TEXT SEGMENT:
# Hydroblasting Vs. Abrasive Blasting



## plazaman (Apr 17, 2005)

If you had the Opportunity to start a new business venture and your choices were hydroblasting & abrasive blasting, which would you pick?

Pros & cons of hydro and abrasive blasting?

Any info?

Thanks
Rich


----------



## Pearce Services (Nov 21, 2005)

Thats a pretty vague question. 

Who do you currently do business with now?, Water blasting is mostly aimed towards municipal, institutional, and the utility industry.

Abrasive can be sand, baking soda, and a couple of shot blast type mediums, all with specific application. Again it depends on what you are doing. 

For example Baking soda works well on hulls of boats, whereas 20,000psi water blaster would shred a boat. Baking soda will not remove calcium from a heat exchanger core very well, but 20k works great. 

A sand blasting set up costs pocket change compared to a good water blasting setup. Is cost a factor?, Is maintenance cost a factor? Do you know how to repair your own equipment, this is required for water blasters.


----------



## plazaman (Apr 17, 2005)

Right now, we're a residential contractor, done a few commercial projects,. Dad has been doing it for 24 years, and Ive been at it for 2 years. I've decided that it was time for a change. For some reason, i always wanted to get into some sort Blasting. I know its a big step up, but we all must start from somewhere. Whether it be sand or hydro, im still exploring my options. Cost isnt really a factor, but i dont think i'll go out and buy 50k of equipment to start.. Im thinking that blasting might be easier to start and work my way up from there. 

The reason for hydroblasting coming to mind is because of all this concern about dust, and respiratory issues, and govt. restrictions from abrasive blasting.

ENTRIES SHOWN:
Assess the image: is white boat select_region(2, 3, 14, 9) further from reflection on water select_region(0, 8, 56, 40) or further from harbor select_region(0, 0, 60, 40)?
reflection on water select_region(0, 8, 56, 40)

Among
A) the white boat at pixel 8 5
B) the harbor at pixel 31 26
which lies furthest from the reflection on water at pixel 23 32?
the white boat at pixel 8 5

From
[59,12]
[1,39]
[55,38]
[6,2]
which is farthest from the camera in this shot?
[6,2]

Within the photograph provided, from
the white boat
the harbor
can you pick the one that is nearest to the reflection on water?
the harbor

--

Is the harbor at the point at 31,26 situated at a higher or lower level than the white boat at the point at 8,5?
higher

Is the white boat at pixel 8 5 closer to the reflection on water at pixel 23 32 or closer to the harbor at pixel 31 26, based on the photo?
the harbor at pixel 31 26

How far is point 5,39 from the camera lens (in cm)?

---

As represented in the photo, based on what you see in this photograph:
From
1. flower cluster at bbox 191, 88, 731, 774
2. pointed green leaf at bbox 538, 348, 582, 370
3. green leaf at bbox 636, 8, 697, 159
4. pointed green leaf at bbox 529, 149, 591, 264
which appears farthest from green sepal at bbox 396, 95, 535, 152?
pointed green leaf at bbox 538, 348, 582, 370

THE EXERCISE:
Please quote the forum thread on hydroblasting versus abrasive blasting in full, word for word.

PROBLEM SOLUTION:
# Hydroblasting Vs. Abrasive Blasting



## plazaman (Apr 17, 2005)

If you had the Opportunity to start a new business venture and your choices were hydroblasting & abrasive blasting, which would you pick?

Pros & cons of hydro and abrasive blasting?

Any info?

Thanks
Rich


----------



## Pearce Services (Nov 21, 2005)

Thats a pretty vague question. 

Who do you currently do business with now?, Water blasting is mostly aimed towards municipal, institutional, and the utility industry.

Abrasive can be sand, baking soda, and a couple of shot blast type mediums, all with specific application. Again it depends on what you are doing. 

For example Baking soda works well on hulls of boats, whereas 20,000psi water blaster would shred a boat. Baking soda will not remove calcium from a heat exchanger core very well, but 20k works great. 

A sand blasting set up costs pocket change compared to a good water blasting setup. Is cost a factor?, Is maintenance cost a factor? Do you know how to repair your own equipment, this is required for water blasters.


----------



## plazaman (Apr 17, 2005)

Right now, we're a residential contractor, done a few commercial projects,. Dad has been doing it for 24 years, and Ive been at it for 2 years. I've decided that it was time for a change. For some reason, i always wanted to get into some sort Blasting. I know its a big step up, but we all must start from somewhere. Whether it be sand or hydro, im still exploring my options. Cost isnt really a factor, but i dont think i'll go out and buy 50k of equipment to start.. Im thinking that blasting might be easier to start and work my way up from there. 

The reason for hydroblasting coming to mind is because of all this concern about dust, and respiratory issues, and govt. restrictions from abrasive blasting.